■ EXTRAIT DU DISCOURS:
☆ ☆ ☆ ☆ ☆ ☆ ☆

Pour que l’Histoire ne se répète pas

 

Texte du discours prononcé par Bernard Leycuras, vice-président de MARCHE De VIE-FRANCE

le 9 juillet 2017 à la Gare de Déportation de Bobigny

 

Elle portait tatoué sur son bras le matricule 78.651, témoignage de l’ignominie quand l’être humain est traitée par ses semblables comme une bête destinée à la boucherie.

Elle pensait à la Shoah tous les jours de sa vie, depuis qu’elle était sortie rescapée des camps de la mort à 18 ans.

 

Et elle disait sa conviction que le jour de sa mort elle penserait à la Shoah.

Elle nous a quittés le 30 juin, la veille du shabbat, pour entrer dans son grand jour de repos.

 

Si elle était et reste une grande figure de la Shoah, médiatisée par ses engagements politiques et moraux, Simone Veil  nous interpelle encore par son visage où le sourire était rare car, comme cela a été dit lors de sa réception à l’Académie française, « On ne sort pas de la Shoah le sourire aux lèvres ».

☆ ☆ ☆ ☆ ☆ ☆ ☆

■ CONSIGNE 1:
Relevez, dans l'ordre où ils apparaissent, tous les nombres écrits en chiffres dans le discours.
■ CONSIGNE 2:
Reproduisez fidèlement le passage du discours qui va de « Texte du discours » à « mort à 18 ans. ».

■ DONNÉES FOURNIES:
☆ ☆ ☆ ☆ ☆ ☆ ☆

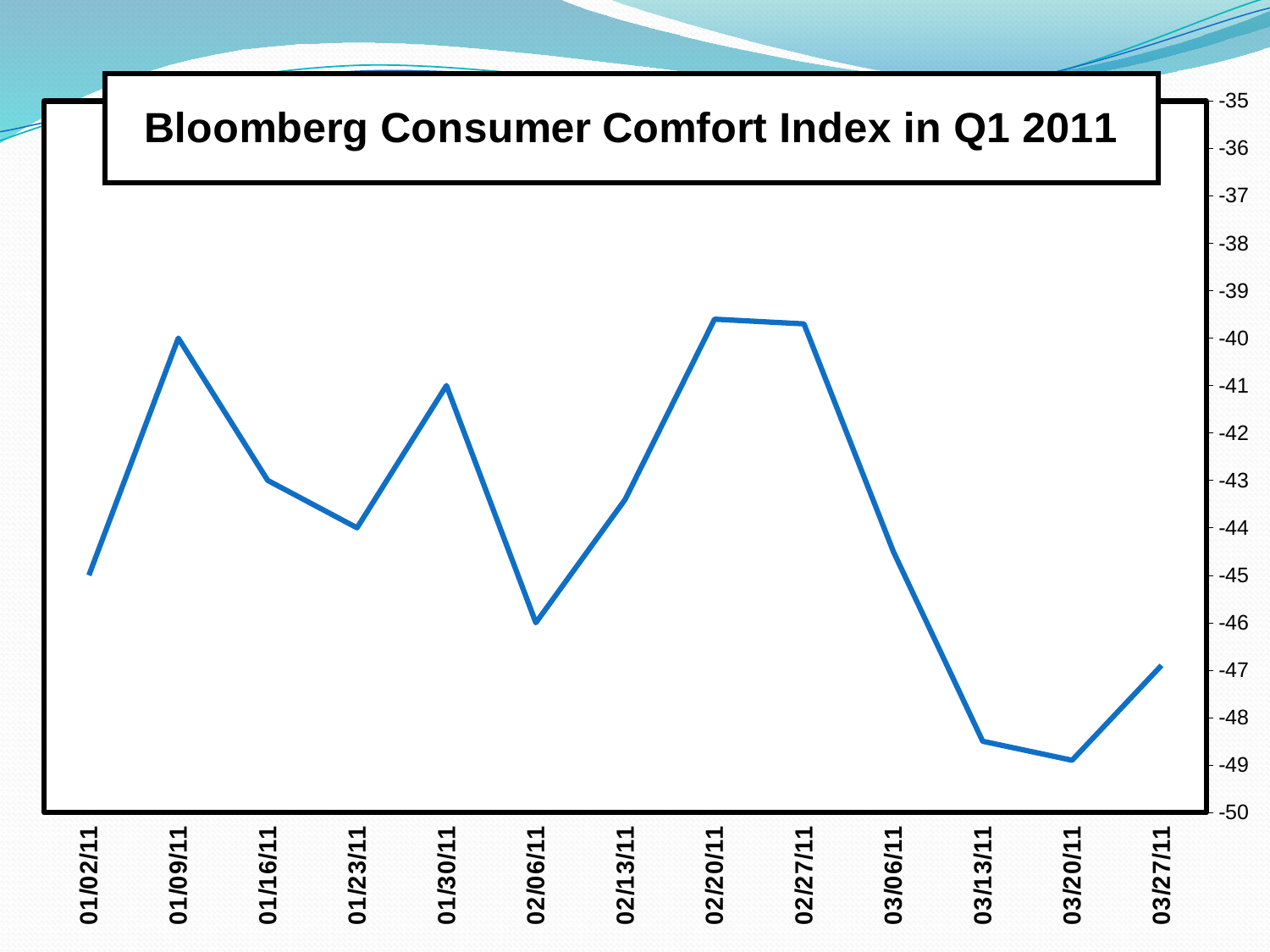
What is the difference between the values for 01/09/11 and 01/02/11? 5 What kind of chart is shown on the slide? line chart What is the index value for 01/30/11? -41 How many dates are plotted along the x axis? 13 Is the value for 02/20/11 greater or less than -40? greater Is the value for 03/13/11 greater or less than -48? less Which is higher, the value for 01/09/11 or the value for 01/30/11? 01/09/11 What is the index value for 01/09/11? -40 What is the title of the chart? Bloomberg Consumer Comfort Index in Q1 2011 What is the index value for 02/06/11? -46 Does the index rise or fall from 02/27/11 to 03/20/11? fall What is the index value for 01/02/11? -45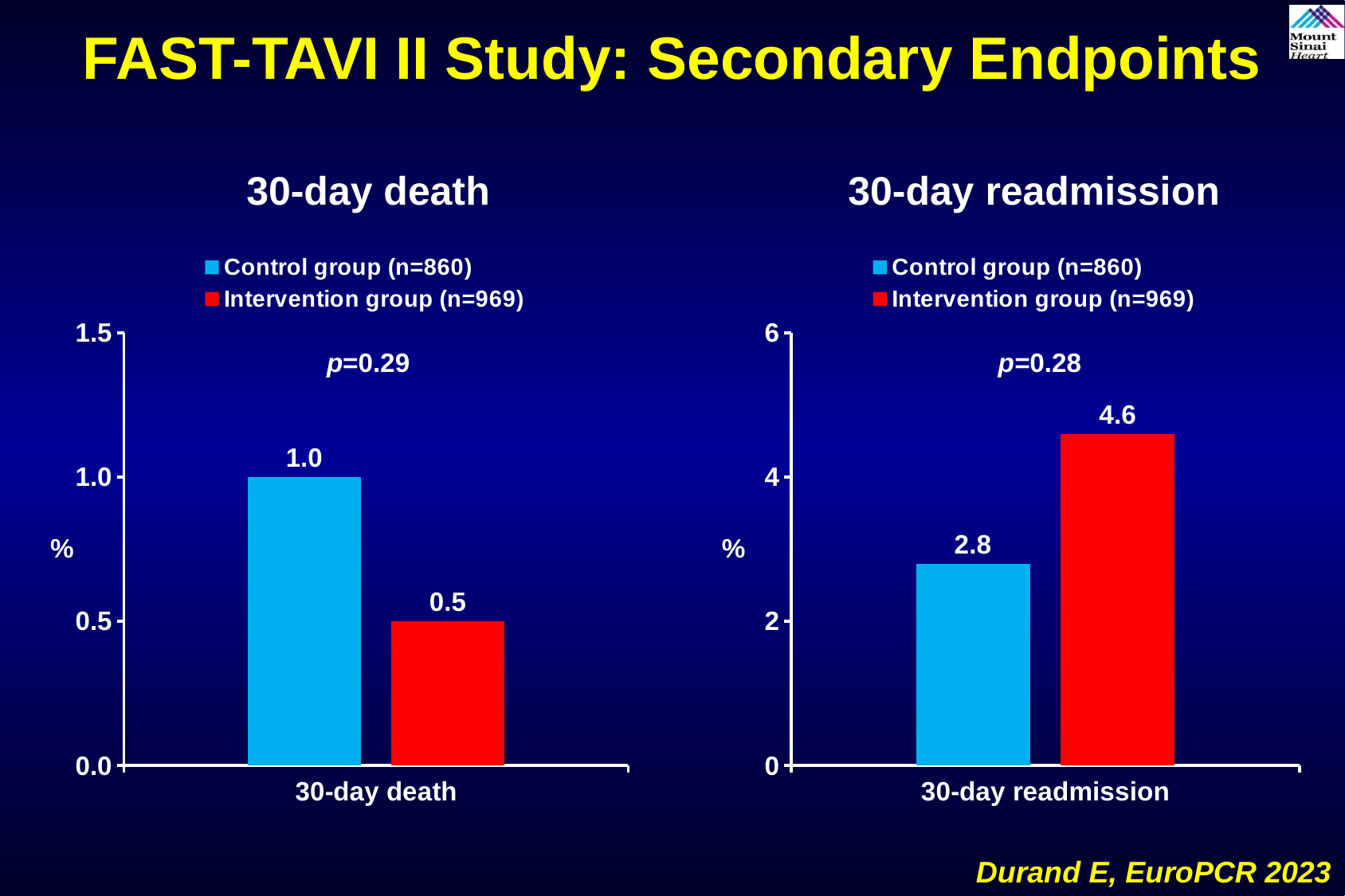
In the 30-day readmission chart, which group has the higher value? Intervention group (n=969) How many series does the legend of the 30-day readmission chart list? 2 In the 30-day readmission chart, what is the difference between the Intervention group and Control group values? 1.8 In the 30-day readmission chart, what is the value for the Control group (n=860)? 2.8 In the 30-day death chart, what is the value for the Control group (n=860)? 1.0 In the 30-day death chart, which group has the lower value? Intervention group (n=969) In the 30-day death chart, what is the value for the Intervention group (n=969)? 0.5 In the 30-day death chart, what is the difference between the Control group and Intervention group values? 0.5 In the 30-day death chart, is the Control group value larger or smaller than the Intervention group value? larger In the 30-day readmission chart, what is the value for the Intervention group (n=969)? 4.6 What p-value is shown on the 30-day readmission chart? p=0.28 What kind of chart is the 30-day death chart? bar chart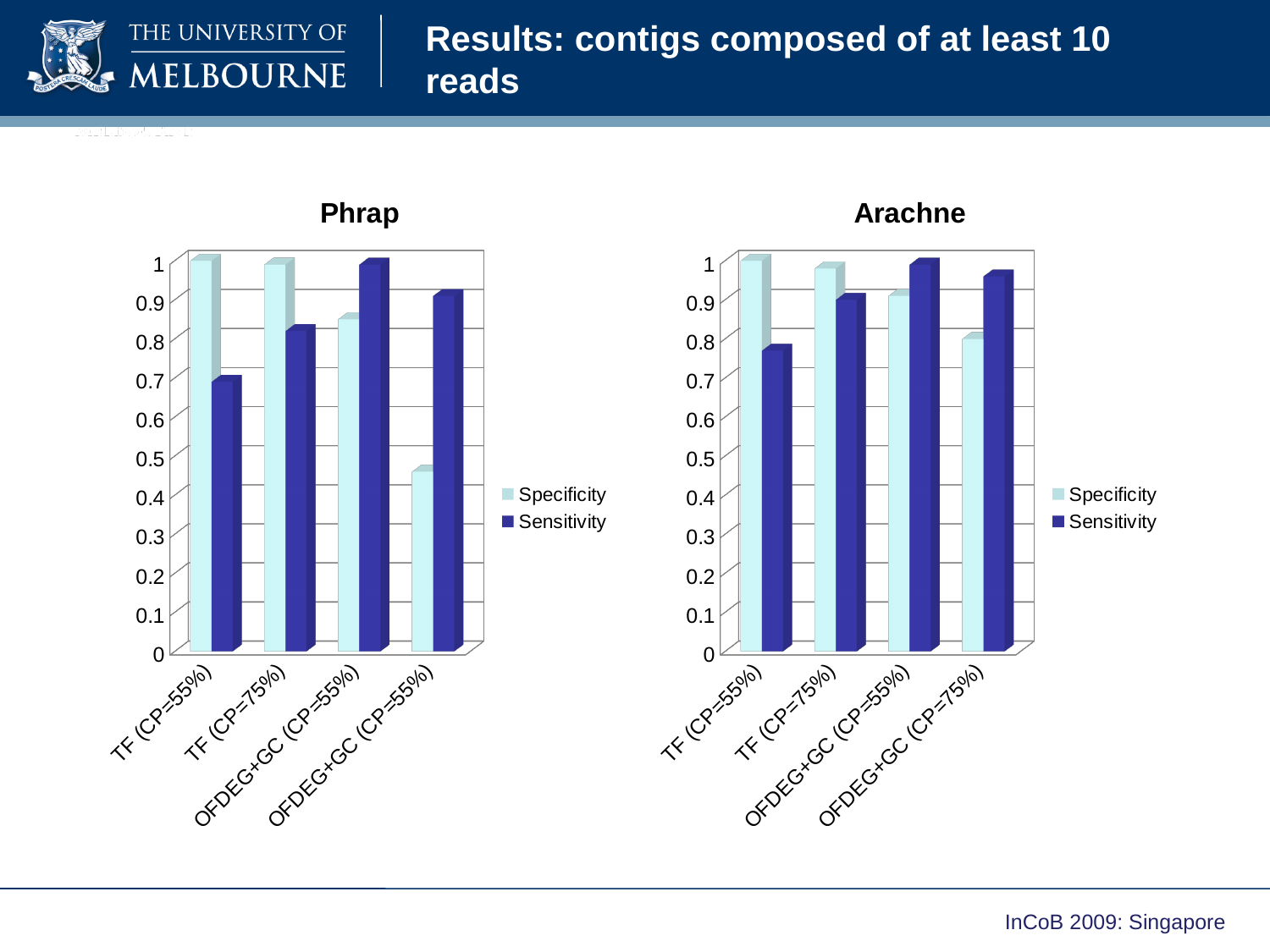
In the Phrap chart, which category has the lowest Sensitivity? TF (CP=55%) In the Phrap chart, for TF (CP=55%), which is larger: Specificity or Sensitivity? Specificity In the Arachne chart, does Specificity rise or fall from left to right across the categories? fall How many categories are shown on the x axis of the Arachne chart? 4 In the Arachne chart, for OFDEG+GC (CP=55%), which is larger: Specificity or Sensitivity? Sensitivity How many series does the legend of the Arachne chart list? 2 In the Arachne chart, which category has the lowest Specificity? OFDEG+GC (CP=75%) What kind of chart is the Phrap chart? bar chart In the Arachne chart, is the Specificity value for OFDEG+GC (CP=75%) greater or less than 0.7? greater In the Arachne chart, which category has the lowest Sensitivity? TF (CP=55%) In the Phrap chart, is the Specificity value for the rightmost category greater or less than 0.5? less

☆ ☆ ☆ ☆ ☆ ☆ ☆

■ CORRIGÉ 1:
9, 2017, 78.651, 18, 30

■ CORRIGÉ 2:
Texte du discours prononcé par Bernard Leycuras, vice-président de MARCHE De VIE-FRANCE

le 9 juillet 2017 à la Gare de Déportation de Bobigny

 

Elle portait tatoué sur son bras le matricule 78.651, témoignage de l’ignominie quand l’être humain est traitée par ses semblables comme une bête destinée à la boucherie.

Elle pensait à la Shoah tous les jours de sa vie, depuis qu’elle était sortie rescapée des camps de la mort à 18 ans.